Images: Altitude Pictures

Glasgow Film Festival, 2019.

Reviewed at CCA, Glasgow.

Ohh, blimey! The late Chris Sievey’s comic creation Frank Sidebottom makes those of us of a certain age get somewhat misty -eyed. He was like performance art meets end of the pier humour, a uniquely banal form of subversion.

Be-suited, sporting a large, papier mache head, and carrying Little Frank, a small ventriloquist dummy of himself, Sievey brought  surreal anarchy to indie gigs and children’s TV alike, in the eighties/ nineties. His nasal accent was created with a swimmer’s nose piece worn under the head, and his DIY aesthetic, pure punk.


The real Chris Sievey in the early ’80s.

This film, lovingly created in inventive fanzine style by Steve Sullivan, tells his story. But which one… where, oh where, to begin? With the story of how he wooed girlfriend (later wife) Paula when he pushed her into a canal?

Publicity stunts for Sievey’s floundering band The Freshies, involving stealing Stiff Records headed notepaper? Perhaps the anecdote of how Sievey created a computer program through sheer boredom? Snooker on a tour bus? Creating an awkward silence at Wembley, opening for Bros?

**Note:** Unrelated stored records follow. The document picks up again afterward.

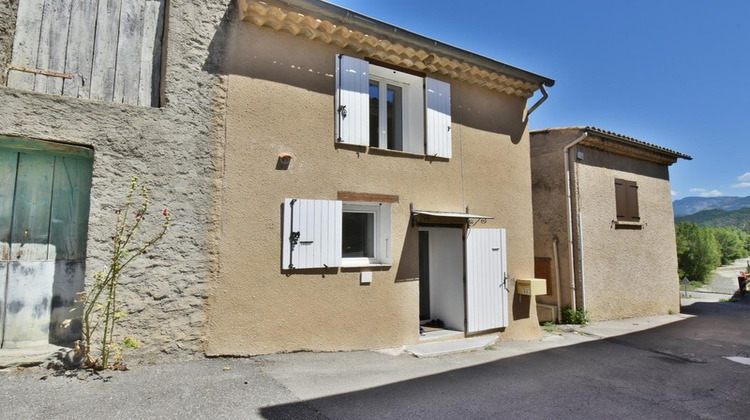 Ma-Cabane - Vente Maison SOURRIBES, 45 m²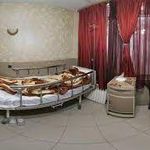 کلینیک بستری ترک اعتیاد پردیس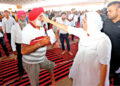 In Punjab, people, with no education in Christian theology, are becoming self-styled apostles of new age Deras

Creating his own football team, the stipulation of which was that they had to be replete with massive shorts? There are many bizarre strands to this genius career, all of which seem apocryphal, but are absolutely true.



Yet this touching, hilarious and even-handed documentary doesn’t paint Sievey as a saint. Fame turned his head. Band members like Jon Ronson and Mark Radcliffe, as well as outspoken brother Martin, don’t skimp on his ego problems; his descent into alcoholism, philandering and the simple matter of not paying his tax bills.

His tragic death from cancer in 2010 was further compounded by the fact that he would have been buried in a pauper’s grave, were it not for a crowdfunding scheme helmed by Ronson.

Now, though, there’s a statue of Frank in (where else?) Timperley, and not before time. He stands as a true original, a flawed maverick who, alongside the likes of Daniel Johnston, Ivor Cutler and our much missed Ian Smith, created his own world.

In the words of the papier mache maniac himself, “It’s fantastic, you know it is, it really is”. Everything else is just “bobbins”.